> [WHAT THE TASK REQUIRES]: Rescale the answers in the listing below from the line containing "In terms of real-world" through the end of the listing, reproducing only those lines and keeping everything else in them unchanged. Multiply each number in the answers, such as distances, by 2.45 and round to a whole number, with halves rounded up.
---------- PROVIDED ENTRIES
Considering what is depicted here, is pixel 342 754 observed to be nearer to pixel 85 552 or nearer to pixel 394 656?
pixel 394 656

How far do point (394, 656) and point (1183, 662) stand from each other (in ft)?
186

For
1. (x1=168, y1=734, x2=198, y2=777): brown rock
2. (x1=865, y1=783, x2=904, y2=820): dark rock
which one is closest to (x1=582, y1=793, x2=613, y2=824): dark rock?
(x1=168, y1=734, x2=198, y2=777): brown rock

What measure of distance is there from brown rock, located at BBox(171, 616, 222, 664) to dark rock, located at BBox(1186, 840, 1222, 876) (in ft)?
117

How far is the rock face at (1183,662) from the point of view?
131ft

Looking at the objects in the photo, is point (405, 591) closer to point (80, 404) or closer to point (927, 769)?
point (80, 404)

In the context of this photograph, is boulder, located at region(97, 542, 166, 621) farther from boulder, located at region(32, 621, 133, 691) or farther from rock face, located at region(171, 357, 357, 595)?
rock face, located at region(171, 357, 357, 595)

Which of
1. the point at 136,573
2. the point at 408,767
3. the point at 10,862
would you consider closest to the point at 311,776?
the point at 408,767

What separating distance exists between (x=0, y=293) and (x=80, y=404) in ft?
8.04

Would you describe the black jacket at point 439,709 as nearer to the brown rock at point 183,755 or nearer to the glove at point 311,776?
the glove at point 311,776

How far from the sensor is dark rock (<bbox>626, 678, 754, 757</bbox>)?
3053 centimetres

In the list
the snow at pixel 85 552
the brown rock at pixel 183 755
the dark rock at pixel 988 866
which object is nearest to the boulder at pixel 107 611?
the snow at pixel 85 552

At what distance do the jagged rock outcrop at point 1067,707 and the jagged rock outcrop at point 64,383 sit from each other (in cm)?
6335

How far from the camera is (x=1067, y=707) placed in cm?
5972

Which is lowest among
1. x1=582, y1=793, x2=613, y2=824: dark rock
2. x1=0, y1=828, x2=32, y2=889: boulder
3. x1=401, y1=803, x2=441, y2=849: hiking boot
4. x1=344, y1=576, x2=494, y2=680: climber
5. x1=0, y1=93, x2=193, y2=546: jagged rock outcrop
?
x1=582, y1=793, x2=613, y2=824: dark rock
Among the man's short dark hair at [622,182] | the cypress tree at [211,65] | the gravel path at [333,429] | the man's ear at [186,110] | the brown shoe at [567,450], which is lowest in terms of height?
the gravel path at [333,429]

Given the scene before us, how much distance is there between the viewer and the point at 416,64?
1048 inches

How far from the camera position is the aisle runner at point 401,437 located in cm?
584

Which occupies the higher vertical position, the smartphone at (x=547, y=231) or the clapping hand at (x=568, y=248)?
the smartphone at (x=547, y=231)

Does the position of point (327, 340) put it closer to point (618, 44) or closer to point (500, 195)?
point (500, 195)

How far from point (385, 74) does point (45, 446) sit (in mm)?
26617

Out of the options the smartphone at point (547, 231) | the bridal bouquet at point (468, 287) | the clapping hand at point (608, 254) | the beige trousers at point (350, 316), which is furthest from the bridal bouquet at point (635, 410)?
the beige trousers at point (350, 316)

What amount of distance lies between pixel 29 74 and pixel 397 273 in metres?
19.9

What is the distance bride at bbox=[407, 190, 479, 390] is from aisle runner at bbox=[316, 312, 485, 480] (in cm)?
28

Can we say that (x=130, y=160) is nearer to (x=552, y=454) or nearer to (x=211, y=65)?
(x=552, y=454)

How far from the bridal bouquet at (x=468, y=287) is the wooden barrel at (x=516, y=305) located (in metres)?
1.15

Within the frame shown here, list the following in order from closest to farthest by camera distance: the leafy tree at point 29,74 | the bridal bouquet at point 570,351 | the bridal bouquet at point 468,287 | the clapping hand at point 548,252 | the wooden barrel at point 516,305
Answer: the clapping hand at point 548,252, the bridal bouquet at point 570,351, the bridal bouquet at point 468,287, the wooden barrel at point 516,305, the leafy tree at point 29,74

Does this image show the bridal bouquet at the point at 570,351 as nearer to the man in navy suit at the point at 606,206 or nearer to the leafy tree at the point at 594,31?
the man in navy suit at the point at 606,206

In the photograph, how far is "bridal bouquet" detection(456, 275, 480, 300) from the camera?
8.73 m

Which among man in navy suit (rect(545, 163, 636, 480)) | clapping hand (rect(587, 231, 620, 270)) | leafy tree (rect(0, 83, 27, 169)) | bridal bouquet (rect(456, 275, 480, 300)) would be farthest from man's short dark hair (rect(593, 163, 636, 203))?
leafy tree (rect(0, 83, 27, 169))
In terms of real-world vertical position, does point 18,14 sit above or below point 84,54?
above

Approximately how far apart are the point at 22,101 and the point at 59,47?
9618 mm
--------------------
> [RESPONSE TO THE TASK]:
In terms of real-world vertical position, does point 18,14 sit above or below point 84,54?
above

Approximately how far apart are the point at 22,101 and the point at 59,47?
23564 mm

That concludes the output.